Databricks Spark Architecture: Comprehensive Guide

All the Key Points...

Here we are going to learn the complete architecture of Databricks with spark including each layer and component of the architecture.

The architecture of Databricks is categorized into three significant layers, the first one is Cloud Service, the second one is the Runtime layers, and the last is Workspace.

Before getting direct to Databricks with spark architecture first deep dive into each layer of Databricks and understand their components one by one with their usage.

Important Layers of Databricks with Spark Architecture

Databricks has multiple layers of abstraction but here we are going to focus on three main layers those are cover all the modules and services on Databricks.

1. Cloud Service.

Databricks are available on This Top-level cloud platform including Microsoft Azure and Amazon Web Services and Google cloud.

You may have an idea about virtual machines or VM, implementing and running the VM in the cloud is easy in today’s world.

Whereas Databricks mostly runs on the cloud system, which provides VMs or nodes of a cluster after selecting config and it enables to launch of multiple clusters at a time.

That helps you to work with different clusters that contain multiple configurations, and those mostly come preinstalled when you create it in Databricks Runtime.

Databricks File system on Cloud

We will talk about Runtime in just a minute and one of the great features of Databricks is the native support of a distributed file system.

The file system is required to persist the data, So whenever you create a cluster in Databricks, it comes preinstalled with Databricks File System or DBFS.

The crucial detail to note is that DBFS is just an abstraction layer, and it practices Azure Blob storage at the back end to persevere the data.

So if users are working with some files, they can store the files in DBFS and Those files will actually be persisted in Azure Storage.

Using this, the files are also cached in the cluster, So even after the cluster is terminated, all the data is safe in Azure Storage.

One Azure Storage account that you see here is mounted to DBFS by default, but you can also mount multiple other Storage accounts like Azure Storage and Azure Data Lake Store.

2. Databricks Runtime

The second layer is the Databricks Runtime is a combination of several services like apache-spark, DBIO, Serverless clusters, Delta Lake, ML Framework, etc.

Apache Spark

Whenever you are creating a cluster, you select a Data bricks Runtime version, Each Runtime version comes bundled with a specific version of Apache Spark, and some additional set of optimizations over Spark.

In Azure, Databricks runs on Ubuntu OS, so Runtime comes with system libraries of Ubuntu.
Microsoft Azure

All the languages with their corresponding libraries are preinstalled, If you are interested to do machine learning, it preinstalls machine learning libraries.

And if you provision GPU-enabled clusters, GPU libraries are installed, Good thing is that versions of these libraries that are installed with Runtime work well with each other, preventing the trouble of manual configuration and compatibility issues.

In Databricks, you can create multiple clusters, and each cluster runs on a specific Spark version.
Azure Databricks

This implies you can run the same code on different versions of Spark, delivering it more natural to upgrade or test the performance.

Databricks I/O ( DBIO)

The Databricks I/O in short DBIO is a module that produces a distinct level of optimizations on Spark this can be related to caching, file decoding, disk read/write, etc.

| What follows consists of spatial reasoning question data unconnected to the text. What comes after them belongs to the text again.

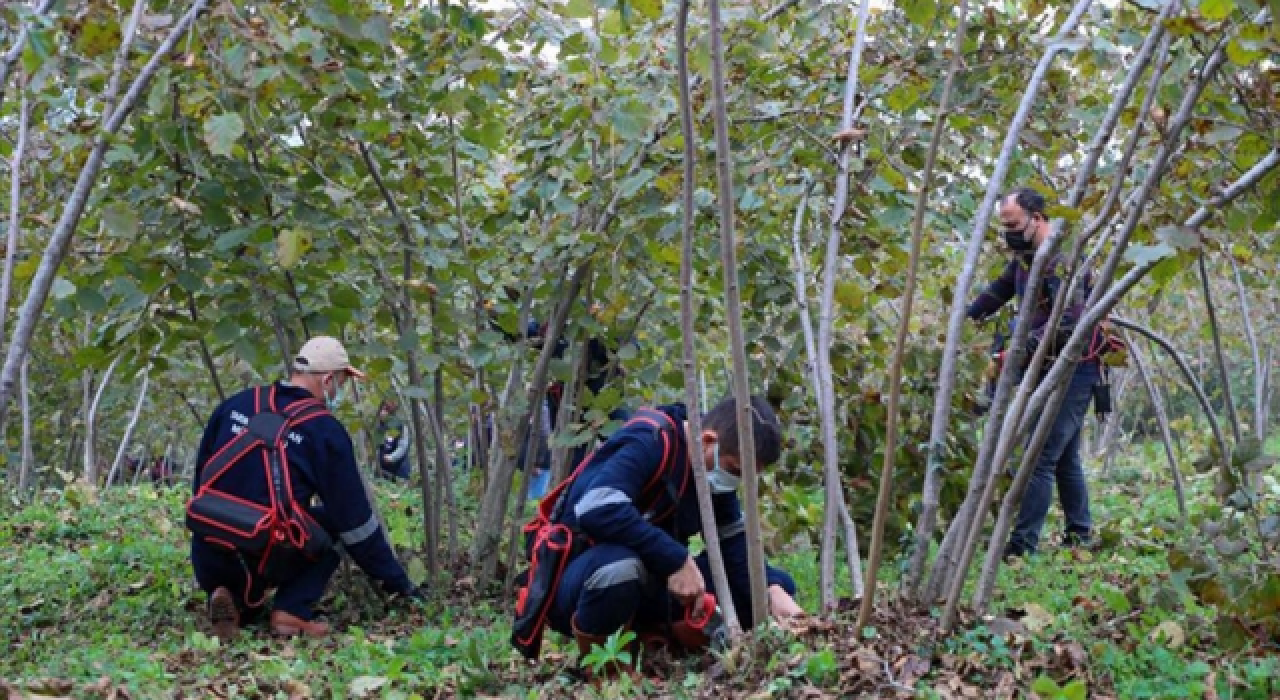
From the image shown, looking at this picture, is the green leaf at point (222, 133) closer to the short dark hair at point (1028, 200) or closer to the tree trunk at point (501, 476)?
the tree trunk at point (501, 476)

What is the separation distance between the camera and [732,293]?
3.03 m

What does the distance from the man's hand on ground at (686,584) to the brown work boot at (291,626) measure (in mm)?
1837

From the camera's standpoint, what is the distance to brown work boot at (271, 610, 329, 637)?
5.11 meters

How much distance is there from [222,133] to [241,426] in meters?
1.89

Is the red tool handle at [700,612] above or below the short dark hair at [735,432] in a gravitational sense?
below

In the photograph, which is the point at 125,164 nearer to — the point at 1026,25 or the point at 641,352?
the point at 641,352

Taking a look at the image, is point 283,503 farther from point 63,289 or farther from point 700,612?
point 700,612

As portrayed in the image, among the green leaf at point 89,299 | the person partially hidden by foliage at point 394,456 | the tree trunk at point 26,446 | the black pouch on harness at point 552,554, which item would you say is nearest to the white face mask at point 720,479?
the black pouch on harness at point 552,554

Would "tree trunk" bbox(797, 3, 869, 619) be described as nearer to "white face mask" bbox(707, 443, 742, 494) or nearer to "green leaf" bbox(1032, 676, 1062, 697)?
"white face mask" bbox(707, 443, 742, 494)

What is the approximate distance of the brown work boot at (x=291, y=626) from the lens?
5.11m

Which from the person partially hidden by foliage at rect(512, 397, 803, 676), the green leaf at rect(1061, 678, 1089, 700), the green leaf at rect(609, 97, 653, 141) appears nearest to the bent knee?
the person partially hidden by foliage at rect(512, 397, 803, 676)

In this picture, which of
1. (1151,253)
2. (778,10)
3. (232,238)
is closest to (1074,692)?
(1151,253)

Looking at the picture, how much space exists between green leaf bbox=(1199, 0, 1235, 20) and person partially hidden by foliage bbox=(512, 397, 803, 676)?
5.64 feet

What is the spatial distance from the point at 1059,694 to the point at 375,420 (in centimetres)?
530
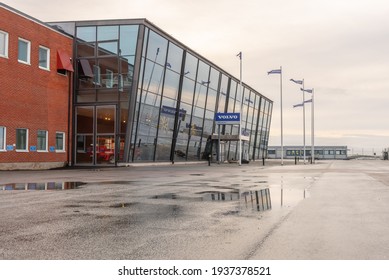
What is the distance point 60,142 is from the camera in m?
34.0

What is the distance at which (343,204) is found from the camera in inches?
424

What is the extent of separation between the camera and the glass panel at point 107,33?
3469 cm

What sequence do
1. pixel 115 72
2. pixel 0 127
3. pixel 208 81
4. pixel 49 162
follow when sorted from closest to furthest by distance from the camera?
pixel 0 127
pixel 49 162
pixel 115 72
pixel 208 81

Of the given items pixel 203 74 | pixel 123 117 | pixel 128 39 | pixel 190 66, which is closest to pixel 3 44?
pixel 128 39

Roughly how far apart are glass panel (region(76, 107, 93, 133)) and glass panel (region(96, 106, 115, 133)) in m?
0.65

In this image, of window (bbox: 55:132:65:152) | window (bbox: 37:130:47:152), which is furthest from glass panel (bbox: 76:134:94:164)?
window (bbox: 37:130:47:152)

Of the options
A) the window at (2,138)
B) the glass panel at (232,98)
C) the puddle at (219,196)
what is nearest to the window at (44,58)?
the window at (2,138)

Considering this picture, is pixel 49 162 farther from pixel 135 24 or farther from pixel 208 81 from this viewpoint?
pixel 208 81

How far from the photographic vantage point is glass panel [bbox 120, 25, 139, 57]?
34.2 m

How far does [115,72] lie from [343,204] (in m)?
27.0

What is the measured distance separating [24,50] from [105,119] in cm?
839

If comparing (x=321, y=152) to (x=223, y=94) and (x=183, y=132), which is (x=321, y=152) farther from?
(x=183, y=132)
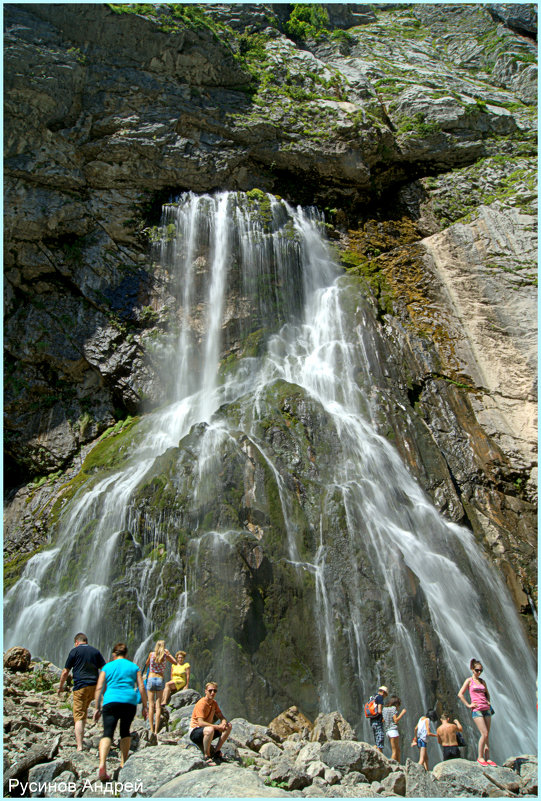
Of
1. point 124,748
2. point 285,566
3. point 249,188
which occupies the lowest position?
point 124,748

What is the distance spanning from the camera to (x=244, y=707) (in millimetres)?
8219

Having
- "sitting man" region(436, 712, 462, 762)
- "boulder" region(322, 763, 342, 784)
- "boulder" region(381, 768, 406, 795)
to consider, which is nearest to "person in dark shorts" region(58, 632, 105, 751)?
"boulder" region(322, 763, 342, 784)

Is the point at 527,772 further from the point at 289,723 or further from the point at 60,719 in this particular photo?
the point at 60,719

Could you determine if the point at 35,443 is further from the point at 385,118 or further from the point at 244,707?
the point at 385,118

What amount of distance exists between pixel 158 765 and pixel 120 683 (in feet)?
2.58

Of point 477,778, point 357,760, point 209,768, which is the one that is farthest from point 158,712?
point 477,778

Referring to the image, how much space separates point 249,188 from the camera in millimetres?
21344

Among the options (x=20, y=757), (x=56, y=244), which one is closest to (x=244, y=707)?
(x=20, y=757)

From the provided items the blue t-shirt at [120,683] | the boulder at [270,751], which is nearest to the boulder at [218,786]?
the blue t-shirt at [120,683]

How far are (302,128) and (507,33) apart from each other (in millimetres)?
16210

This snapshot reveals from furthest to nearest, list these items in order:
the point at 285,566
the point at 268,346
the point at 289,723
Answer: the point at 268,346
the point at 285,566
the point at 289,723

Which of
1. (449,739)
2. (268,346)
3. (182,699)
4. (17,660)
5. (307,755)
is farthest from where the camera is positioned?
(268,346)

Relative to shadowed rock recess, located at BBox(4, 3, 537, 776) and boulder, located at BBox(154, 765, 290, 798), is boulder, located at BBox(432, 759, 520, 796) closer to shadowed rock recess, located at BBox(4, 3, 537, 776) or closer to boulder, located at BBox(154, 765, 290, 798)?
boulder, located at BBox(154, 765, 290, 798)

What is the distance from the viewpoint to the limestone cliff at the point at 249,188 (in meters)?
15.5
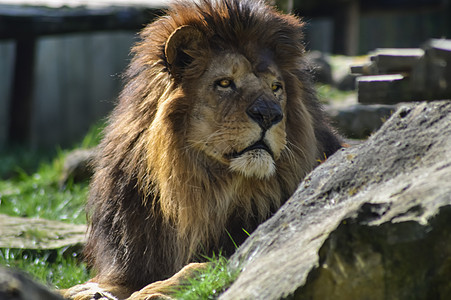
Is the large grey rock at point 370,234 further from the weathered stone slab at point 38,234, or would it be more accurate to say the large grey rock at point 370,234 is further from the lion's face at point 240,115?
the weathered stone slab at point 38,234

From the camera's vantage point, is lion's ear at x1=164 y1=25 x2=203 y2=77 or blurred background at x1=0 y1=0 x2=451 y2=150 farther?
blurred background at x1=0 y1=0 x2=451 y2=150

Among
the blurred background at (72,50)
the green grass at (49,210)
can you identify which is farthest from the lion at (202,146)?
the blurred background at (72,50)

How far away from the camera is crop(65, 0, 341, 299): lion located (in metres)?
3.61

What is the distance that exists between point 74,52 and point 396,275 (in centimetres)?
1205

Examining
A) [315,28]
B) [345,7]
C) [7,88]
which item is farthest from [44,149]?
[315,28]

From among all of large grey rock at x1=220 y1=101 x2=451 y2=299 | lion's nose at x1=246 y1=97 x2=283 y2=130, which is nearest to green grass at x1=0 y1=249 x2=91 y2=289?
lion's nose at x1=246 y1=97 x2=283 y2=130

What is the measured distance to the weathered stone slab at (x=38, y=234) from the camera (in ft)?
16.1

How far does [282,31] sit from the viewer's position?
3.98 metres

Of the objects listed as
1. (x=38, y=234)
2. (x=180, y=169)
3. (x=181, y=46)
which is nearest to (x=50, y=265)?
(x=38, y=234)

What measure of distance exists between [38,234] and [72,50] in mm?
8991

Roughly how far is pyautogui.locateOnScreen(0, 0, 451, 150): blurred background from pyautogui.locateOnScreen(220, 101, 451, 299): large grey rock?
7699mm

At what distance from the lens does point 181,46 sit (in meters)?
3.80

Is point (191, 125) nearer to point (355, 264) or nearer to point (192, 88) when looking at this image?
point (192, 88)

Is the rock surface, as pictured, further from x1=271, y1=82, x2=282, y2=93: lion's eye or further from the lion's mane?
x1=271, y1=82, x2=282, y2=93: lion's eye
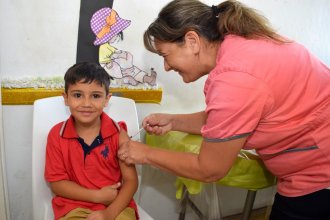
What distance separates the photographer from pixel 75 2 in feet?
4.43

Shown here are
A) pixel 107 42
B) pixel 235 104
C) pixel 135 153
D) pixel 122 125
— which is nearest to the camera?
pixel 235 104

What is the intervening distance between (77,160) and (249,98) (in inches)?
28.3

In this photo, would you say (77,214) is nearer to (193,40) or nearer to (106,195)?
(106,195)

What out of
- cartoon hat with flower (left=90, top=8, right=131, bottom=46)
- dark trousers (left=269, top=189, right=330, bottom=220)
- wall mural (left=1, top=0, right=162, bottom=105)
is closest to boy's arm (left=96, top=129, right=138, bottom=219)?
wall mural (left=1, top=0, right=162, bottom=105)

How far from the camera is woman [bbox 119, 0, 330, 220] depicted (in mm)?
866

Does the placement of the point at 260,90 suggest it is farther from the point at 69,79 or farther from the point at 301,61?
the point at 69,79

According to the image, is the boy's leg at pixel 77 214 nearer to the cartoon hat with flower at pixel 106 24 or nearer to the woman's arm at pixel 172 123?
the woman's arm at pixel 172 123

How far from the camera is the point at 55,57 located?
1.39 m

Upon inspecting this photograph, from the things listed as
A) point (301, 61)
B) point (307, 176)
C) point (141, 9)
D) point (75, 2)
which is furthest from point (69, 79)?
point (307, 176)

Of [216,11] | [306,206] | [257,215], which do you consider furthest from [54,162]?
[257,215]

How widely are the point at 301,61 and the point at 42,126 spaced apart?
995mm

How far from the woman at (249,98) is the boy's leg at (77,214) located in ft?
0.90

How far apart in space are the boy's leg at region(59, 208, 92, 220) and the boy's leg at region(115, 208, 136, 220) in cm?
12

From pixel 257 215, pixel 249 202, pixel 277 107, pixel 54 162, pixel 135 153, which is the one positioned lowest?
pixel 257 215
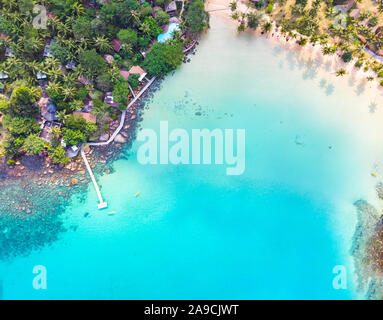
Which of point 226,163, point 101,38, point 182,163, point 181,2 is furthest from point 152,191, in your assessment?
point 181,2

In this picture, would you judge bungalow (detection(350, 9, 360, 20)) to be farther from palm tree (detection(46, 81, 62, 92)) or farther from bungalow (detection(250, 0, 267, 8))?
palm tree (detection(46, 81, 62, 92))

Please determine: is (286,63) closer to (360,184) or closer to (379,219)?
(360,184)

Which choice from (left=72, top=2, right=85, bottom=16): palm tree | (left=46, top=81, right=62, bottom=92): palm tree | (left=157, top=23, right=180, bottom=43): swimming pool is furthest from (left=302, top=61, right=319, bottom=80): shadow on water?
(left=46, top=81, right=62, bottom=92): palm tree

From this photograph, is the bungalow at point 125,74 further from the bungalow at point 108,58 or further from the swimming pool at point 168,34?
the swimming pool at point 168,34

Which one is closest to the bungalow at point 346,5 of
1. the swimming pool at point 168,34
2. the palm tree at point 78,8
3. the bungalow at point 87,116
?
the swimming pool at point 168,34

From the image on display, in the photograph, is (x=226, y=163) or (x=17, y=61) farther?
(x=226, y=163)
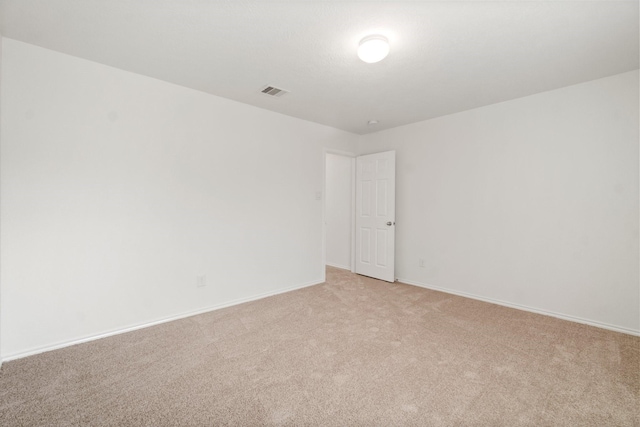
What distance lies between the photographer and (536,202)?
10.7 ft

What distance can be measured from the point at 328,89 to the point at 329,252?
11.1 feet

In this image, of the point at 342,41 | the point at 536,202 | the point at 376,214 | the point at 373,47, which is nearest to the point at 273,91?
the point at 342,41

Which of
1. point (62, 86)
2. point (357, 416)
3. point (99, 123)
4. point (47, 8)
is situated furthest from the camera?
point (99, 123)

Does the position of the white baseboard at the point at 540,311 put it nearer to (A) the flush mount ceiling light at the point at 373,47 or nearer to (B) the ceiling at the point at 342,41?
(B) the ceiling at the point at 342,41

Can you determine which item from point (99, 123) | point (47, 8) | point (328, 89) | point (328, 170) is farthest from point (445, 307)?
point (47, 8)

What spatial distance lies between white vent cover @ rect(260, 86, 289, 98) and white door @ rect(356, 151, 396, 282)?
79.8 inches

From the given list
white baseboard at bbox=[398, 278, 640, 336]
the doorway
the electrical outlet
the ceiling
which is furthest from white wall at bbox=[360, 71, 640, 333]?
the electrical outlet

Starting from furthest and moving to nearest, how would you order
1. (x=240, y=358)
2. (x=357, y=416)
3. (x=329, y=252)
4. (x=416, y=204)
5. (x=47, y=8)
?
(x=329, y=252), (x=416, y=204), (x=240, y=358), (x=47, y=8), (x=357, y=416)

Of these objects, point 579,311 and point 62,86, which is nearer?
point 62,86

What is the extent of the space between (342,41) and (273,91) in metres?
1.20

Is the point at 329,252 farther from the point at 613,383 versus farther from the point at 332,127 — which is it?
the point at 613,383

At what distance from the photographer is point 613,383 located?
1.95 metres

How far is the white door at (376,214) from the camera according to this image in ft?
14.7

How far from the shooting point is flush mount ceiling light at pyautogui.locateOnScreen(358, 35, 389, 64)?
6.84 feet
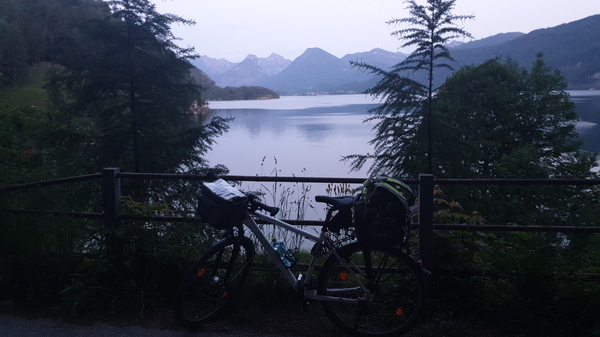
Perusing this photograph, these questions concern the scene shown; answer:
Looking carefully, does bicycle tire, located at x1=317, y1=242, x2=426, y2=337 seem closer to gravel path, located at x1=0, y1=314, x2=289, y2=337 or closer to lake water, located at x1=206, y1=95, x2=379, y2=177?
gravel path, located at x1=0, y1=314, x2=289, y2=337

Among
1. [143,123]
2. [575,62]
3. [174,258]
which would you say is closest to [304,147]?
[143,123]

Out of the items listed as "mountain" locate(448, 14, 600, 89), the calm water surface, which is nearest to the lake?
the calm water surface

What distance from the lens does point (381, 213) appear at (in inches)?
125

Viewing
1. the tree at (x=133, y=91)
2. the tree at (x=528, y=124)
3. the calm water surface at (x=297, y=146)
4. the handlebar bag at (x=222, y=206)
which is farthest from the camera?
the calm water surface at (x=297, y=146)

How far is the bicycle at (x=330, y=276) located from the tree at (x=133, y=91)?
11327 mm

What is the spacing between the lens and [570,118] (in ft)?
89.6

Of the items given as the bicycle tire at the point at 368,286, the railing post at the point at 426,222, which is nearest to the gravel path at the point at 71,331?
the bicycle tire at the point at 368,286

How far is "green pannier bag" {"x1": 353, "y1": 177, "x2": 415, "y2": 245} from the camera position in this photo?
3.15 meters

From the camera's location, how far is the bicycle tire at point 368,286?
3387 mm

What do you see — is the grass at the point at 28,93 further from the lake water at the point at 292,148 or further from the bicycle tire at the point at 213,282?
the bicycle tire at the point at 213,282

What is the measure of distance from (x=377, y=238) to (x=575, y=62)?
104975mm

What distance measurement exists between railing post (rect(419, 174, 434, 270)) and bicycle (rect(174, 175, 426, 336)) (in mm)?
332

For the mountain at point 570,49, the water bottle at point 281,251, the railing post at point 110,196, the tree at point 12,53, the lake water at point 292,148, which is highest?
the mountain at point 570,49

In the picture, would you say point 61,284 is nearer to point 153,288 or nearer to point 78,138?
point 153,288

The key thought to understand is the workload operating on Databricks can be delivered 10x times faster than standalone Spark deployments.

You can build multiple clusters in Databricks, and by paying more cost you can maximize the usage of the clusters.

Databricks Serverless Clusters

It is also called a high concurrency cluster, which has got an automatically managed shared pool of resources that enables multiple users and workloads to use it simultaneously.

But you might think, what if a large workload like ETL consumes a lot of resources and block the short and interactive queries by other users? Valid question.

That is the reason each user in a serverless cluster takes a fair part of resources, complete isolation, and security from other processes without making any manual configuration or tuning in the process.

This increases cluster utilization and gives another 10x performance improvement across primary Spark deployments.

To handle Databricks Serverless, you will possess to build a high concurrency cluster rather than a standard one.

Databricks ML Framework

Databricks also grant native support for different machine learning frameworks via the Databricks Runtime ML framework.

Databricks ML framework is created on Databricks Runtime for smooth machine learning work and for that every time you need to select Databricks Runtime ML at the time of creating the cluster.

The Databricks cluster always gives preinstalled libraries like Keras, GraphFrames, TensorFlow, PyTorch, etc.

Databricks also maintains third-party packages that you can install on the cluster, like scikit-learn, XGBoost, DataRobot, etc.

Delta Lake

In Databricks the very essential element is Delta Lake, It is made by the Databricks team called Databricks Delta, which made it open source for the world called Delta Lake.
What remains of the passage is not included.